Regarding consumer protection, the existing laws in the country do not contain specific provisions for addressing concerns of consumers transacting in digital environment. In relation to this, recommendations have been made for introducing specific amendments in these laws. An important aspect of consumer protection is ‘dispute resolution mechanism’.
This Policy Framework proposes that it should be mandatory for all online businesses to provide for an efficient customer support and dispute resolution mechanisms and federal and provincial governments should make arrangements for establishing independent alternate dispute resolution centres for expeditious settlement of disputes.
Taxation is another major issue for stakeholders of online marketplaces. The primary concerns relating to taxation are imposition of minimum income tax, withholding tax and provincial sales tax. This policy framework proposes that for purposes of provincial sales tax, online businesses should be treated at par with other businesses and parallel to that, provincial sales tax regimes should be harmonized to address concerns of online marketplaces.
Meanwhile, logistics play a pivotal role in the B2C model. The main area of concern to be addressed is system automation of B2C players and third-party-logistics (3PL) businesses.

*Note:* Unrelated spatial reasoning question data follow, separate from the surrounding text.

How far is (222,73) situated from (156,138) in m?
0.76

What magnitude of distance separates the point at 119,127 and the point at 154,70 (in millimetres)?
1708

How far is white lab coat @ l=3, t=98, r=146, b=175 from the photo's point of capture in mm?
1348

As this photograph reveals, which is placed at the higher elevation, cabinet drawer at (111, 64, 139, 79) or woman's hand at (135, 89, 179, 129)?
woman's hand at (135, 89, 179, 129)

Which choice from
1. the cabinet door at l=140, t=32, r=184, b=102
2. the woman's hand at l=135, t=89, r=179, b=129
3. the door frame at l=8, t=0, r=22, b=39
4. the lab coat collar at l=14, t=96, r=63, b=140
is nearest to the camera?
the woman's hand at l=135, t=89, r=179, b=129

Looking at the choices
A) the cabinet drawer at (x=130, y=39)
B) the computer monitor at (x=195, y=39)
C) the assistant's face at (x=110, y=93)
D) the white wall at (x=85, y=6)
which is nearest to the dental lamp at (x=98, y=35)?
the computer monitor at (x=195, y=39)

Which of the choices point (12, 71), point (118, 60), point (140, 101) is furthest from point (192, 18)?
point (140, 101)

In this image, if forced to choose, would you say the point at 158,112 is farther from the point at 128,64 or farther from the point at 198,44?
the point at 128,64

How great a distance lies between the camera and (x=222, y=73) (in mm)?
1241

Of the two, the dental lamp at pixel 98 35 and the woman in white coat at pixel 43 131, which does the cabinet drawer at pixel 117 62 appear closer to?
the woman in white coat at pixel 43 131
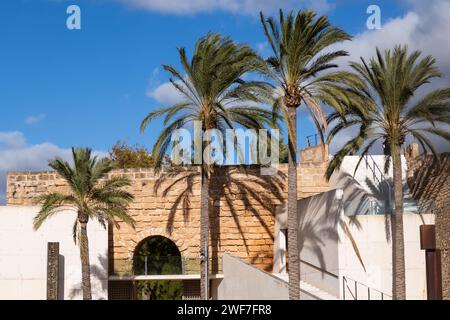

In addition, within framework of Pakistan’s National Transport Policy, a policy on logistics shall be formulated to address concerns relating to e-commerce industry including expeditious processing for export of low-priced small consumer goods.
Another important area is Data Ownership and Localisation and is the most valuable resource in digital economy. To unleash the true potential of e-commerce, it is essential to localise data generated in Pakistan and prevent its transfer to any other country or any entity not incorporated in Pakistan for the utilization of local digital industry.
At present, Ministry of Information Technology and Telecommunication (MoIT) is in process of formulating Pakistan Cloud Policy. The said policy should also address issues concerning e-commerce.
Overall, this policy framework is aimed at ensuring reasonable growth of e-commerce, creating employment opportunities and generating revenue for the state.
The e-commerce draft policy should be shared with mainstream and digutat media and comments and suggestions for improvement should be invited from the stake holders such as the startups, SMEs the social media and digital media companies. The more complicated the policy the greater will be the chances of it’s failure. Instead of making it a complex regulatory and taxation document, let the policy be flexible and simplified for the digital business operators.
As far as taxation, it’s a no-brainer to kill the goose that is supposed to lay the “digital golden eggs” to contribute substantially to the service sector of Pakistan economy. E-commerce should have more incentives than the traditional businesses because initially they need cash flows to survive and scale up. So for the first three to five years they need support and motivation in the form of zero to low taxation and concessional loans for working capital.
A very critical point is the indigenization of the e-commerce will back fire. Most highly profitablee-commerce companies are profitable because they operate beyond their national borders, e.g., Amazon, Google, Facebook, Twitter, Microsoft, etc.
Even more important is the financial linkage without which no e-commerce can expect to thrive. A reliable international digital payment system such a PayPal must operate from Pakistan to earn customer trust. Without a robust linkage to a global financial system e-commerce in Pakistan cannot take off to achieve exponential growth.